Задание 1: Определите все строки записей, где встречается слово «flowers», и перепишите эти строки. Регистр букв учитывается.

++++ Фрагмент текста

За свою жизнь я выслушал множество рассказов и исповедей фронтовиков. Не только Ванька-взводный или батарейный имел краткость жизни, достойной книги Гиннеса. Однажды В. И. Ежов, классик нашего кино, автор сценария «Баллады о солдате», соавтор «Белого солнца пустыни», когда мы на даче под рюмку толковали о житье-бытье, вдруг сказал:

– Я не напишу уже того, что сейчас расскажу. А ты напишешь, – сделал вступление Валентин Иванович и рассказал, как он во время войны встретился в гостинице «Москва» с группой летчиков, которые получили в Кремле звезды Героев. Валентина Ивановича вызвали для перевода из строевой части в редакцию фронтовой газеты. Летчики пригласили и его обмывать награды. Спустя несколько дней всё пропили, и тогда они решили продать золотые звезды Героев Советского Союза. Ежов возмутился, хотел отговорить, но летуны его успокоили: «Валя, а ты знаешь, что наш брат в среднем летает всего около месяца? Кто выживет – муляжом звезды обойдется». И звезды пропили.

Сама война кровожадна. Но кровожадность приумножалась бесчеловечным характером нашего образа жизни. Еще во время финской войны наши противники изумлялись, прежде всего, наплевательскому отношению наших командиров к жизни своих же солдат. И это в стране, где решили построить рай на земле?!

Пункты формирования новых частей нередко превращались в лагеря смерти. Как-то под Йошкар-Олой секретари обкома комсомола показывали мне место, где находился пункт формирования, и рассказали, что в нем от голода погибли тысячи красноармейцев. Мизерная тыловая норма питания стимулировала желание как можно скорее попасть в сформированную часть и перейти на фронтовую норму. Но и мизерную начальство воровало, обрекая красноармейцев на вымирание. Охрана пунктов, начальство состояло из НКВД, имело богатейший опыт обращения с репрессированными. Какими-то путями сведения об этом дошли до Кремля. Приехал Ворошилов с комиссией и расстрелял всё руководство пункта.

++++++++
++++ Исходные записи

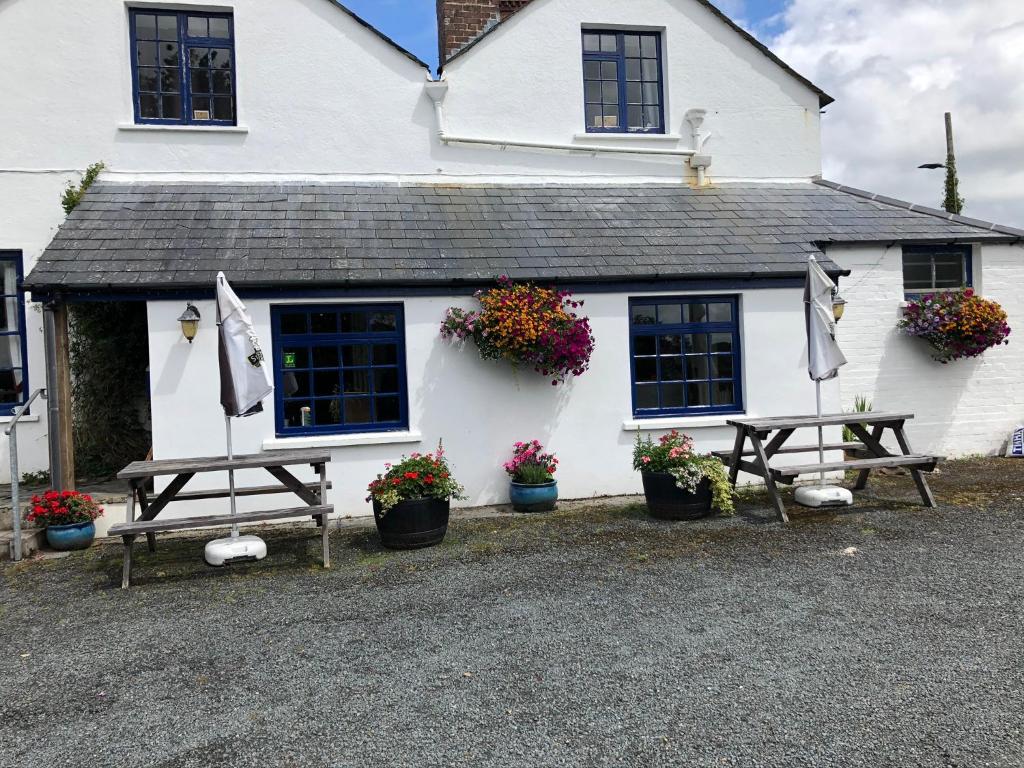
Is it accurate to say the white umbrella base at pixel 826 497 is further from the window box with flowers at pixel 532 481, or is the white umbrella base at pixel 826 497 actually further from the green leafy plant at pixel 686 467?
the window box with flowers at pixel 532 481

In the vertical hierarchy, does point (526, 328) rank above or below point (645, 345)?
above

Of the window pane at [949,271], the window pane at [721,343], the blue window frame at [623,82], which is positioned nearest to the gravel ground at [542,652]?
the window pane at [721,343]

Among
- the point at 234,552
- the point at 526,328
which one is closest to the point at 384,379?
the point at 526,328

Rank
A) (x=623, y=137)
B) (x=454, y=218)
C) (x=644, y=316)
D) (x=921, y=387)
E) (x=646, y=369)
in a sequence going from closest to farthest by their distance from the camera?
(x=644, y=316) → (x=646, y=369) → (x=454, y=218) → (x=921, y=387) → (x=623, y=137)

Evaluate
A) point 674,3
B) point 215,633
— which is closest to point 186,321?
point 215,633

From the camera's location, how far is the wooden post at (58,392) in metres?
7.52

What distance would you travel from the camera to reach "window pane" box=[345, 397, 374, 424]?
331 inches

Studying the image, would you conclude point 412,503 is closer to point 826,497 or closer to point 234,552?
point 234,552

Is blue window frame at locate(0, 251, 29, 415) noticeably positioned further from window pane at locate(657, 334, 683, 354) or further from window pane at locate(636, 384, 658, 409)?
window pane at locate(657, 334, 683, 354)

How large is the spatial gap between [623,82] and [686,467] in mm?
6472

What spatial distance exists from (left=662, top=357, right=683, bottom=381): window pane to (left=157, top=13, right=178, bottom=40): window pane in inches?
309

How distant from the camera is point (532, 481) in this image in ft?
26.7

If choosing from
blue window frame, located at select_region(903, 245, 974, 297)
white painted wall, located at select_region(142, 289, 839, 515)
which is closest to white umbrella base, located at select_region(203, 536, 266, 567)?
white painted wall, located at select_region(142, 289, 839, 515)

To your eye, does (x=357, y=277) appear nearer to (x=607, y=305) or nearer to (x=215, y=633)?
(x=607, y=305)
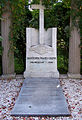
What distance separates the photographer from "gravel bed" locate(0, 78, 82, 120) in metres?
3.49

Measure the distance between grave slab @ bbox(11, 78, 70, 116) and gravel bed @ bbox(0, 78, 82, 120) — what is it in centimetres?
12

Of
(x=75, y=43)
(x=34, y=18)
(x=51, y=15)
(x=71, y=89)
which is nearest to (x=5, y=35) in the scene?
(x=34, y=18)

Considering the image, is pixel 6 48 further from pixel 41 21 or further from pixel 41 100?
pixel 41 100

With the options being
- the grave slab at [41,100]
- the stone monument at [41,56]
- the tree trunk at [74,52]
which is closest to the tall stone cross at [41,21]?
the stone monument at [41,56]

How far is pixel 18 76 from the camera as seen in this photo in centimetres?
634

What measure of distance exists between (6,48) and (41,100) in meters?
2.64

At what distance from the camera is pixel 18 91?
500cm

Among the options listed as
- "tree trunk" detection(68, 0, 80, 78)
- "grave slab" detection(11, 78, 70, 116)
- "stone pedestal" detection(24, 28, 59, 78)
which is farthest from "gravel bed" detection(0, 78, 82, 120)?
"stone pedestal" detection(24, 28, 59, 78)

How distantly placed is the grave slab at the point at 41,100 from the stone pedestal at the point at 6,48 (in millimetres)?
1041

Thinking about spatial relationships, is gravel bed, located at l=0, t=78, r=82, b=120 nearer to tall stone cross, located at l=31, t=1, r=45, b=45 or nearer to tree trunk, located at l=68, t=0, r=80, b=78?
tree trunk, located at l=68, t=0, r=80, b=78

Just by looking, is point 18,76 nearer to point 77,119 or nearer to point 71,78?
point 71,78

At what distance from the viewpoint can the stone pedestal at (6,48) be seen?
5.93m

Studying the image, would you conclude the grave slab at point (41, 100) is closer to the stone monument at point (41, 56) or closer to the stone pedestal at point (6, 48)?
the stone monument at point (41, 56)

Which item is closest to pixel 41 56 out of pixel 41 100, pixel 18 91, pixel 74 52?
pixel 74 52
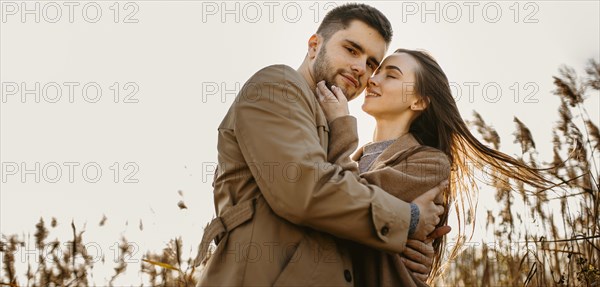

++++++++

Задание 2:
Соответствуют ли фрагменту текста утверждения (a), (b) и (c)? На каждое ответьте «да» или «нет» и дословно процитируйте слова фрагмента, которые это решают.
(a) В. И. Ежов был автором сценария «Баллады о солдате».
(b) Летчики получили звезды Героев в гостинице «Москва».
(c) Ворошилов приехал с комиссией и расстрелял руководство пункта формирования.

Результат выполнения 1:
Is it accurate to say the white umbrella base at pixel 826 497 is further from the window box with flowers at pixel 532 481, or is the white umbrella base at pixel 826 497 actually further from the green leafy plant at pixel 686 467?
the window box with flowers at pixel 532 481

Результат выполнения 2:
(a) Да: «автор сценария «Баллады о солдате»».
(b) Нет: «которые получили в Кремле звезды Героев».
(c) Да: «Приехал Ворошилов с комиссией и расстрелял всё руководство пункта».